Config-driven Terraform deployment of Lakeflow Connect connectors

This project is intended to deploy and scale out database connectors to the Databricks Lakehouse platform using infrastructure-as-code principles. It is intended to be a database-agnostic, YAML-driven Terraform deployment for Databricks Lakeflow Connect that provides built-in validation and orchestration for deployments.

Key Features:

Database-agnostic: Supports various Lakeflow Connect-supported databases by simply changing the source_type in the config.
- Currently supports the following:
  - SQL Server CDC (Public docs)
  - PostgreSQL CDC (Public docs)
YAML-driven configuration: Define connections, databases, schemas, tables, and schedules in a single configuration file
Flexible Unity Catalog mapping: Configure where data lands with per-database catalog and schema customization
Flexible ingestion modes: Choose between full schema ingestion or specific table selection per database
Automated orchestration: Configurable job scheduling of the managed ingestion pipelines with support for multiple sync frequencies
Infrastructure-as-Code: Fully automated deployment of gateway pipelines, ingestion pipelines, and orchestration jobs

What gets deployed:

Lakeflow Connect gateway pipeline, using an existing Unity Catalog connection
Ingestion pipelines for each database/schema combination, all routed through a single shared gateway
Databricks jobs to orchestrate the ingestion workflows
Optional: Event log tables for pipeline monitoring

Overview

This project allows you to deploy components in the architecture described below.

Project Layout

lakeflow-connect-terraform/
├── config/                      # YAML configuration files
│   ├── lakeflow_dev.yml        # Active configuration
│   └── examples/                # Example configurations
│       ├── postgresql.yml       # PostgreSQL example
│       ├── sqlserver.yml        # SQL Server example
│       └── README.md            # Examples documentation
├── infra/                       # Terraform root module
│   ├── backend.tf
│   ├── main.tf
│   ├── locals.tf
│   ├── outputs.tf
│   ├── provider.tf
│   ├── variables.tf
│   └── modules/
│       ├── gateway_pipeline/
│       ├── ingestion_pipeline/
│       ├── job/
│       ├── gateway_validation/
│       └── validate_catalog_and_schemas/
├── tools/                       # Validation scripts (optional)
│   ├── yaml_content_validator.py
│   └── validate_running_gateway.py
├── pyproject.toml              # Python dependencies for validation tools
└── README.md

Pre-requisites

Software Requirements

Terraform >= 1.10
Databricks Terraform Provider >= 1.104.0 (for PostgreSQL source_configurations support)
Databricks workspace with Unity Catalog enabled
Python 3.10+ and Poetry (optional, for YAML validation tools)

Databricks Setup

1. Create Unity Catalog Connection

Create a Databricks Unity Catalog connection to your source database and specify it in your YAML config under connection.name.

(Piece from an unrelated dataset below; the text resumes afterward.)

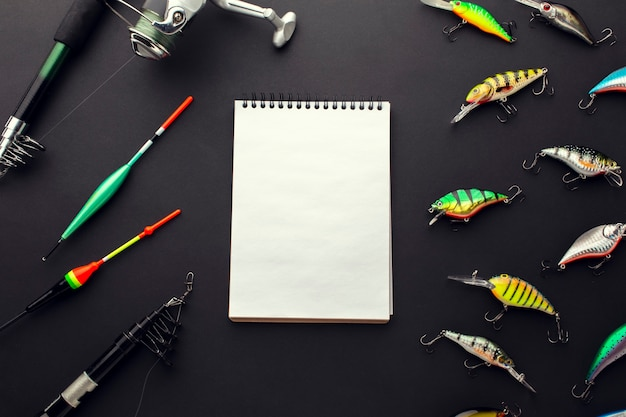 High angle of colorful fishing bait with notepad and rod
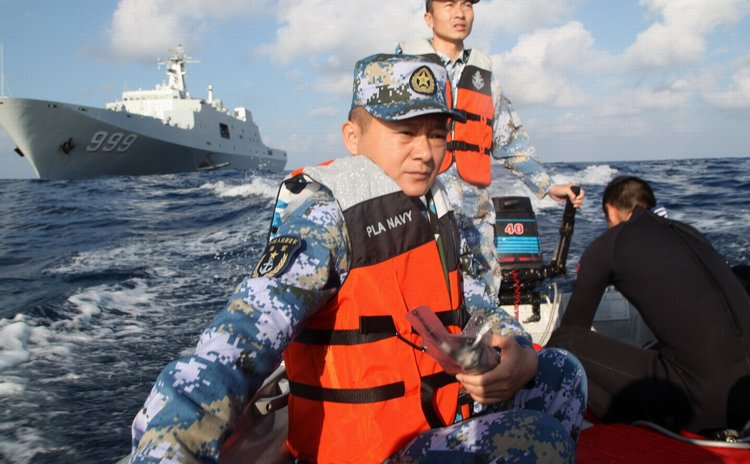 March 14, 2014 (Xinhua) -- Rescuers aboard the Chinese naval vessel Jianggangshan take a boat to possible crash site of missing Malaysia Airlines flight MH370, March 13, 2014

Refer to Databricks documentation for your database type:

2. Create Unity Catalog Structure

Based on your YAML configuration in the unity_catalog section, pre-create:

Catalogs: Create catalog(s) specified in global_uc_catalog and staging_uc_catalog (if different)
Staging Schema: Create the schema specified in staging_schema within the staging catalog
Ingestion Schemas: Create schemas for ingestion pipelines in their target catalogs
- Schema names will be: {schema_prefix}{source_schema_name}{schema_suffix}
- Example: If source schema is dbo with prefix dev_ → create schema dev_dbo
- If no prefix/suffix specified, use the source schema name as-is

3. Configure Source Database (Database-Specific)

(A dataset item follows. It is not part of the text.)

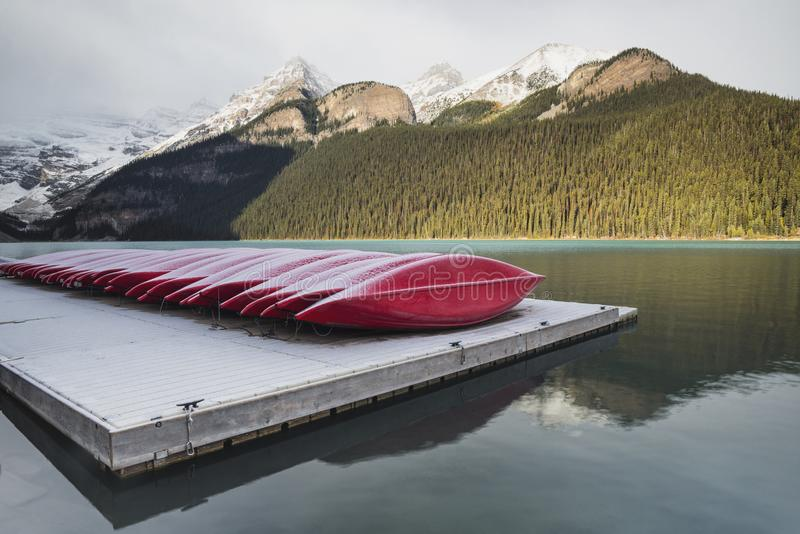 Red kayaks, Lake Louise, Banff National Park, Alberta, Canada. Red canoes and kayaks on a dock on Lake Louise with snow covered mountains, Banff National Park stock photo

For PostgreSQL Sources: Pre-create replication slots and publications in the source database as specified in the YAML config:

-- Example for PostgreSQL
CREATE PUBLICATION dbx_pub_mydb FOR ALL TABLES;
SELECT pg_create_logical_replication_slot('dbx_slot_mydb', 'pgoutput');

Refer to PostgreSQL Replication Setup for detailed instructions.

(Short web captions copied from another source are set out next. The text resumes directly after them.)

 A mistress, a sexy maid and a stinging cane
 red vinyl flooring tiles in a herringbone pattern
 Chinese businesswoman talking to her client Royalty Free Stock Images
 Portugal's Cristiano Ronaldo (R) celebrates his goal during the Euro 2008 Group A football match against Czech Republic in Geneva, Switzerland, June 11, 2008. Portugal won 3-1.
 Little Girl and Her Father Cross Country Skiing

For SQL Server Sources: Ensure CDC is enabled on the source database and tables. Refer to SQL Server CDC Setup.

4. Grant Permissions

Provide the user/SPN used for Terraform deployment with:

USE CONNECTION on the Unity Catalog connection to the source database
USE CATALOG on all catalogs specified in your YAML config
USE SCHEMA and CREATE TABLE on all ingestion pipeline target schemas
USE SCHEMA, CREATE TABLE and CREATE VOLUME on the staging schema
- Note: CREATE TABLE allows creation of event log tables if enabled
Access to cluster policy for spinning up gateway pipeline compute (Policy Documentation)
- Specify the policy name in your YAML config under gateway_pipeline_cluster_policy_name

Assumptions

Unity Catalog Resources: All Unity Catalog catalogs and schemas specified in the YAML configuration must already exist. This project validates their existence but does not create them.
Database Permissions: The database replication user used with the Unity Catalog connection must have all necessary permissions on the source database.
Source Database Configuration: For PostgreSQL, replication slots and publications must be pre-created. For SQL Server, CDC must be enabled.

Installation

Step 1: Clone and Configure

# Clone the repository
git clone <your-repo-url>
cd lakeflow-connect-terraform

# Copy an example configuration and customize for your environment
# For PostgreSQL:
cp config/examples/postgresql.yml config/lakeflow_<your_env>.yml

# For SQL Server:
cp config/examples/sqlserver.yml config/lakeflow_<your_env>.yml

# Edit the YAML file with your environment details

Step 2: (Optional) Set Up Python Validation Tools

The Python tools provide YAML validation before Terraform deployment. Note: Terraform itself does not require Poetry - it reads YAML directly using the built-in yamldecode() function.

# Install Poetry (if not already installed)
pip install poetry

# Install project dependencies
poetry install

# Validate your configuration before deploying
poetry run python tools/yaml_content_validator.py config/lakeflow_<your_env>.yml

After validation passes, proceed with Terraform deployment (no Poetry needed).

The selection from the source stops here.